Goals →
1: Reproduce, word for word, the stretch of the Triplemanía XIV text from "Triplemanía XIV was" through "and Muerte Cibernética.".
2: According to the Triplemanía XIV text, which two wrestlers put their masks on the line in the main event?

═══ Given text ═══

- The official logo of Triplemanía XIV
- Promotion: AAA
- Date: June 18, 2006
- City: Naucalpan, Mexico
- Venue: El Toreo
- Attendance: 18,000

Pay-per-view chronology
| ← Previous Rey de Reyes | Next → Verano de Escándalo |

Triplemanía chronology
| ← Previous XIII | Next → XV |

= Triplemanía XIV =

2006 Lucha Libre AAA World Wide event

Triplemanía XIV was the fourteenth Triplemanía professional wrestling show promoted by AAA. The show took place on June 18, 2006 in Naucalpan, Mexico. The Main event featured a Lucha de Apuestas "Mask vs. Mask" match. The two men that put their masks on the line were La Parka and Muerte Cibernética.

==Production==
===Background===
In early 1992 Antonio Peña was working as a booker and storyline writer for Consejo Mundial de Lucha Libre (CMLL), Mexico's largest and the world's oldest wrestling promotion, and was frustrated by CMLL's very conservative approach to professional wrestling, specifically the style of wrestling known as Lucha Libre (Spanish for "freestyle wrestling"). He joined forced with a number of younger, very talented wrestlers who felt like CMLL was not giving them the recognition they deserved and decided to split from CMLL to create Asistencia Asesoría y Administración, later simply known as "AAA" or Triple A. After making a deal with the Televisa television network AAA held their first show in April 1992. The following year Peña and AAA held their first Triplemanía event, building it into an annual event that would become AAA's Super Bowl event, similar to the WWE's WrestleMania being the biggest show of the year. The 2006 Triplemanía was the 14th year in a row AAA held a Triplemanía show and the 19th overall show under the Triplemanía banner.

===Storylines===
The Triplemanía XIV show featured seven professional wrestling matches with different wrestlers involved in pre-existing scripted feuds, plots and storylines. Wrestlers were portrayed as either heels (referred to as rudos in Mexico, those that portray the "bad guys") or faces (técnicos in Mexico, the "good guy" characters) as they followed a series of tension-building events, which culminated in a wrestling match or series of matches.

═══ Data section ═══

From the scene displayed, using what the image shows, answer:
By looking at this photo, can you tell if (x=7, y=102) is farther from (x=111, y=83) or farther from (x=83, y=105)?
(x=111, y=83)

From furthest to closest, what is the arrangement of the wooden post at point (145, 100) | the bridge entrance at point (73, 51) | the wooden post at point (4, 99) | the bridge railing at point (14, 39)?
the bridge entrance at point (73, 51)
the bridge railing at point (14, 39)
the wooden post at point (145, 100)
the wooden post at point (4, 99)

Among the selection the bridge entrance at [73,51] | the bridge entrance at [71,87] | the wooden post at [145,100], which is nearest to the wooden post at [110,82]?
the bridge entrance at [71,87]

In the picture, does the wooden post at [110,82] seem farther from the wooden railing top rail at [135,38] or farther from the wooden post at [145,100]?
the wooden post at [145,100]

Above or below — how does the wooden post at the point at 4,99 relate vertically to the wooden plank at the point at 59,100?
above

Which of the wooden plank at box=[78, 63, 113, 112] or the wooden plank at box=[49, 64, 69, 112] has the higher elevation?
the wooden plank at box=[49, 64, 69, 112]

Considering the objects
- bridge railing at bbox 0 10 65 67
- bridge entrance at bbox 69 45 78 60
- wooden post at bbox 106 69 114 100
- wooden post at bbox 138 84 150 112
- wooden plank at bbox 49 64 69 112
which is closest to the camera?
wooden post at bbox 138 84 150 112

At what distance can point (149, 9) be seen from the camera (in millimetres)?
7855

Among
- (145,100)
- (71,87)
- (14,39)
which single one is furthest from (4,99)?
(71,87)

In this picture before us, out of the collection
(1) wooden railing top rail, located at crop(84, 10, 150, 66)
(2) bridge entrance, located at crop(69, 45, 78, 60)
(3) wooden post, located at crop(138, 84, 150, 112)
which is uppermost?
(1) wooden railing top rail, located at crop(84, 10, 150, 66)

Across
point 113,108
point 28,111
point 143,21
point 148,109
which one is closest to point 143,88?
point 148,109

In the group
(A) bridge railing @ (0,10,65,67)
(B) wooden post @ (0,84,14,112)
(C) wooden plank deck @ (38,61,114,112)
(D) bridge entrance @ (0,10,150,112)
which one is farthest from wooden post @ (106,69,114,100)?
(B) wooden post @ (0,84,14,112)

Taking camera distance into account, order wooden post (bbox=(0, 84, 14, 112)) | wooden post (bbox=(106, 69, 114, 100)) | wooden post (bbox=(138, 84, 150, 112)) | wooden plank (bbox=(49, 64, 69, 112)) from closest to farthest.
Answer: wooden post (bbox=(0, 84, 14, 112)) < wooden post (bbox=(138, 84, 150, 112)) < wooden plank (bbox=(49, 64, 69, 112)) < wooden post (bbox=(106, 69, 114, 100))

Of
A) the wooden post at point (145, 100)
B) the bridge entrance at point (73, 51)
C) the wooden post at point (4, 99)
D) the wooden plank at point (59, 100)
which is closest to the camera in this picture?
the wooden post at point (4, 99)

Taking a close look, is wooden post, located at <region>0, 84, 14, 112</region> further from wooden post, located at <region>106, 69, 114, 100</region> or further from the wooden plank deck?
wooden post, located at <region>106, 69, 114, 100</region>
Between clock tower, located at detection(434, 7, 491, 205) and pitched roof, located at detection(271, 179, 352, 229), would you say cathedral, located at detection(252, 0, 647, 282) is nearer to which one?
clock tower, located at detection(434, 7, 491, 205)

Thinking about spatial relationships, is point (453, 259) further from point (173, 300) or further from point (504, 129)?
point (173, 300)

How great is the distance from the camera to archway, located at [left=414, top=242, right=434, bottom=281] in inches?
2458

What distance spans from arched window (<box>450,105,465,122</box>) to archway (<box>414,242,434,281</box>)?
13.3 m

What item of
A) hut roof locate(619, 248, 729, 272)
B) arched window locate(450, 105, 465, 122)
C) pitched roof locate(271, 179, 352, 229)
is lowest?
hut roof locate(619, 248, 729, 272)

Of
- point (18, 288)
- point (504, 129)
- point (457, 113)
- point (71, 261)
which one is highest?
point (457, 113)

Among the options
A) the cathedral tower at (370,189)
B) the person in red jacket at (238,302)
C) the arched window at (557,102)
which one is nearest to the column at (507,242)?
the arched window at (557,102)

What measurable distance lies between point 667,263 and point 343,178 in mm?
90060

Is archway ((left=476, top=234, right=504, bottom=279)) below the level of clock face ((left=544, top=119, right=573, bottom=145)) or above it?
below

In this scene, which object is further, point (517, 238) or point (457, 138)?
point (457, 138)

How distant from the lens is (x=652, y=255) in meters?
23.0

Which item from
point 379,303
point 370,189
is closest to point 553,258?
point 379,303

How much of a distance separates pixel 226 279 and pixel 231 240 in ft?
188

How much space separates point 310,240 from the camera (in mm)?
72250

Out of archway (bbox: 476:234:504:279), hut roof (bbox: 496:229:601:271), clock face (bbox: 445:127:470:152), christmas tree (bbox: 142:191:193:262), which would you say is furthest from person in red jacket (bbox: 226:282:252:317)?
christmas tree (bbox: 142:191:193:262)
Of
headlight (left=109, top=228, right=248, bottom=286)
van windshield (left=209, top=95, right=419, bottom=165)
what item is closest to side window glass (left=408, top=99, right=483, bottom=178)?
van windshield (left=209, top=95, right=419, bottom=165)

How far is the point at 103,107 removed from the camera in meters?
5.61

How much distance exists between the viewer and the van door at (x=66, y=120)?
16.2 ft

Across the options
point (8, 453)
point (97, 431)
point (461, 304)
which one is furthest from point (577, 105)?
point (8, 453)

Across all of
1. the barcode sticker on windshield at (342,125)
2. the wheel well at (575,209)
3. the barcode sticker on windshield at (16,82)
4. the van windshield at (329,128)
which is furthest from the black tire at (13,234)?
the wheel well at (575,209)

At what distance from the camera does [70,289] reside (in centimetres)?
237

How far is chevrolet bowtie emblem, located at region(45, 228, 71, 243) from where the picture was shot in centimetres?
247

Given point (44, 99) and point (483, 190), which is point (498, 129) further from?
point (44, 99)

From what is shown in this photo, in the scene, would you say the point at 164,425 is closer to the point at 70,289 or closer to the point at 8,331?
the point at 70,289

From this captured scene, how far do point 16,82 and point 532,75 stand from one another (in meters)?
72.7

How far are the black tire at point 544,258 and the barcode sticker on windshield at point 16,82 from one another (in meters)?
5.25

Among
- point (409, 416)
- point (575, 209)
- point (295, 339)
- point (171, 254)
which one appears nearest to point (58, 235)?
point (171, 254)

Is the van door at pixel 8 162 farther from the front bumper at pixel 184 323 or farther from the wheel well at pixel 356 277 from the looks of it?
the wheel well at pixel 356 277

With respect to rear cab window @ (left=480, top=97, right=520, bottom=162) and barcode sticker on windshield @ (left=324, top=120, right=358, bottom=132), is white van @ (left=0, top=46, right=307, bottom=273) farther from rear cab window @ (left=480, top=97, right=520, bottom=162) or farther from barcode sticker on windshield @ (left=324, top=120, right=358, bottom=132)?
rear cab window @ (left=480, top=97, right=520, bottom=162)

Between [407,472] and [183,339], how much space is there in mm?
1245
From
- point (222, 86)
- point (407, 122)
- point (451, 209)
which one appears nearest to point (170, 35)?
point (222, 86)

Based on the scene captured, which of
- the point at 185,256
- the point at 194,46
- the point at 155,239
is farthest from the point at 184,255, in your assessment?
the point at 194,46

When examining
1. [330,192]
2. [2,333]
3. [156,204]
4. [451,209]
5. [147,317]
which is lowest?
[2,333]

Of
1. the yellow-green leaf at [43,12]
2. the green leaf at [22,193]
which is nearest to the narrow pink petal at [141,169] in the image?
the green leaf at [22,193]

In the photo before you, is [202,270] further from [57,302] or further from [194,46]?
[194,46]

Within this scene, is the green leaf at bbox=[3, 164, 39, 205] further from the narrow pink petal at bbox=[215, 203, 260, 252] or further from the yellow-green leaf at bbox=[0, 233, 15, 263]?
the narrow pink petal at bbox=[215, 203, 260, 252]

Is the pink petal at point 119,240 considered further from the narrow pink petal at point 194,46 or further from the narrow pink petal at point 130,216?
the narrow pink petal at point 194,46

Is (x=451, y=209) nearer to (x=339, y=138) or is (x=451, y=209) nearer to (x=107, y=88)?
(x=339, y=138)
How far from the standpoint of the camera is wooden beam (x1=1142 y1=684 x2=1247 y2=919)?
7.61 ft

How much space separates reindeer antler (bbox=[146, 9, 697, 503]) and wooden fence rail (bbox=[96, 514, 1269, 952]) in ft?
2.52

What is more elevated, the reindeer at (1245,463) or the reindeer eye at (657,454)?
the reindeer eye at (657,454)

═══

Results →
1:
Triplemanía XIV was the fourteenth Triplemanía professional wrestling show promoted by AAA. The show took place on June 18, 2006 in Naucalpan, Mexico. The Main event featured a Lucha de Apuestas "Mask vs. Mask" match. The two men that put their masks on the line were La Parka and Muerte Cibernética.

2: La Parka and Muerte Cibernética